[Opening Recorded data section]

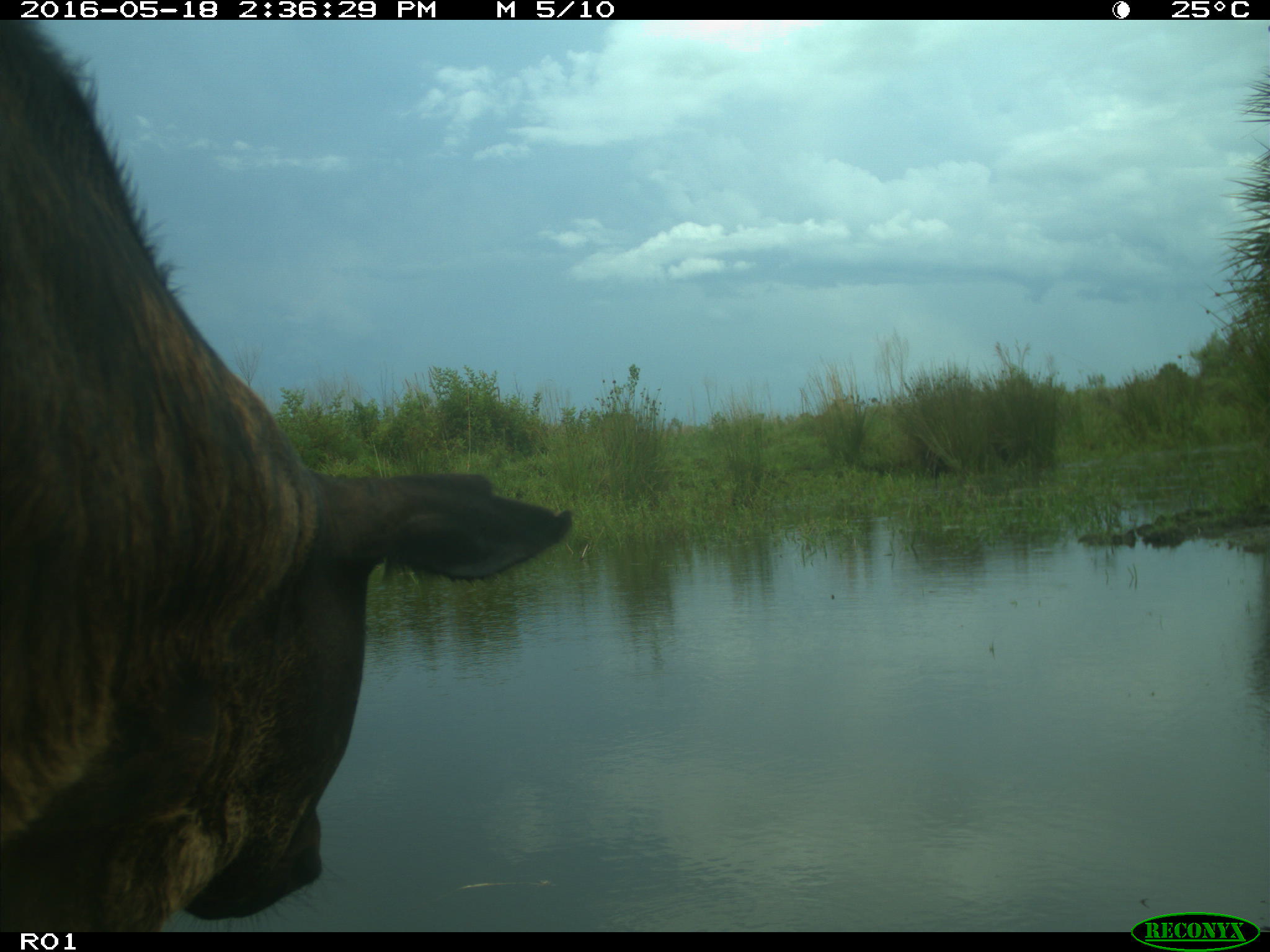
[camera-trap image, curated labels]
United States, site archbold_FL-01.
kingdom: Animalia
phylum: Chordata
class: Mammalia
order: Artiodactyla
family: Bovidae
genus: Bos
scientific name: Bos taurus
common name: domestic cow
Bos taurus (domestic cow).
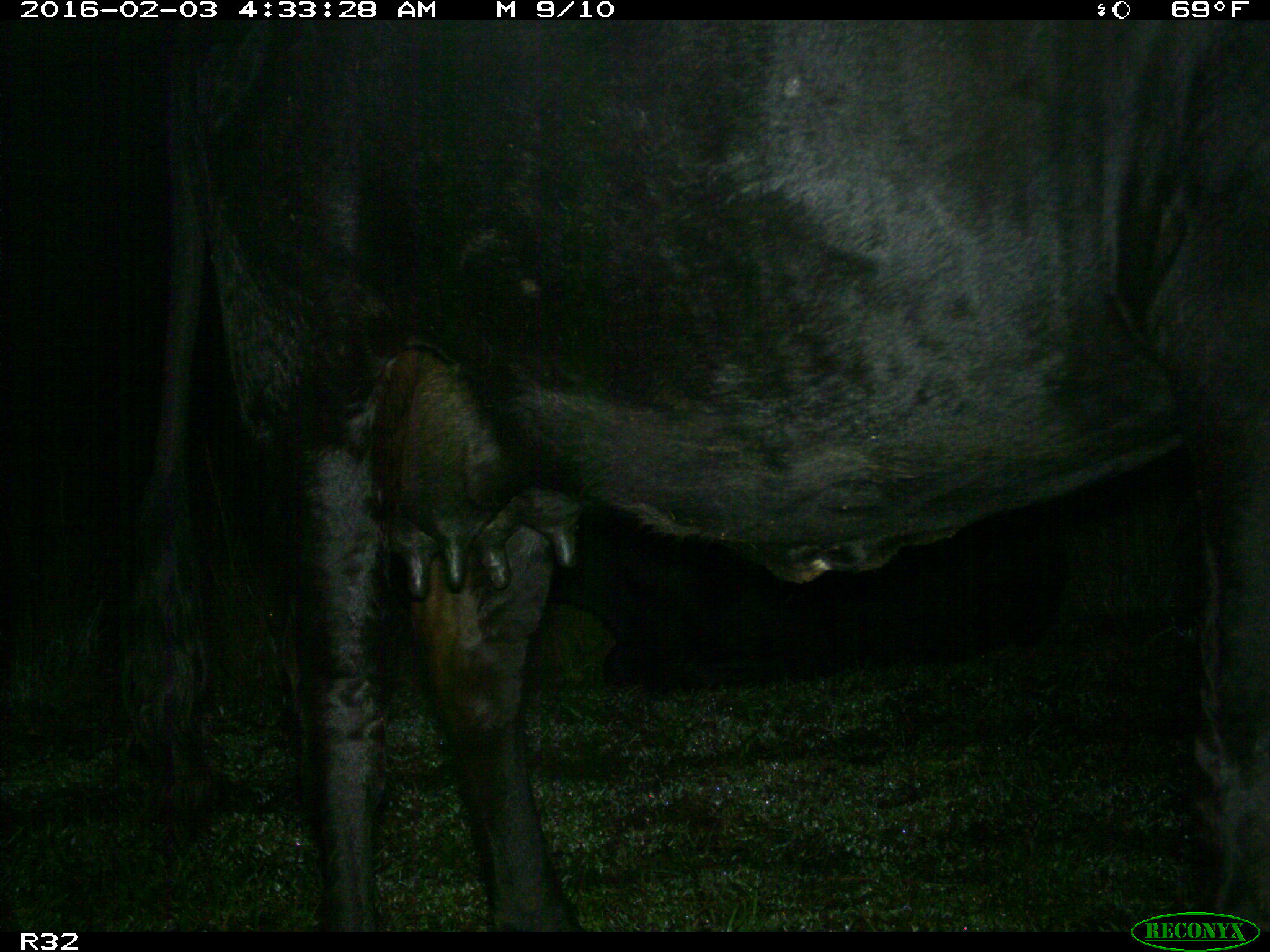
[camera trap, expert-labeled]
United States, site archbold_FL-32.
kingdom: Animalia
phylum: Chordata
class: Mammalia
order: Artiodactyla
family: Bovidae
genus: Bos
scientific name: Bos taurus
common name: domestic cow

[Closing Recorded data section]

--- Task to complete ---
Every entry above needs to be duplicated exactly, without its images.

--- Exercise solution ---
[camera-trap image, curated labels]
United States, site archbold_FL-01.
kingdom: Animalia
phylum: Chordata
class: Mammalia
order: Artiodactyla
family: Bovidae
genus: Bos
scientific name: Bos taurus
common name: domestic cow
Bos taurus (domestic cow).
[camera trap, expert-labeled]
United States, site archbold_FL-32.
kingdom: Animalia
phylum: Chordata
class: Mammalia
order: Artiodactyla
family: Bovidae
genus: Bos
scientific name: Bos taurus
common name: domestic cow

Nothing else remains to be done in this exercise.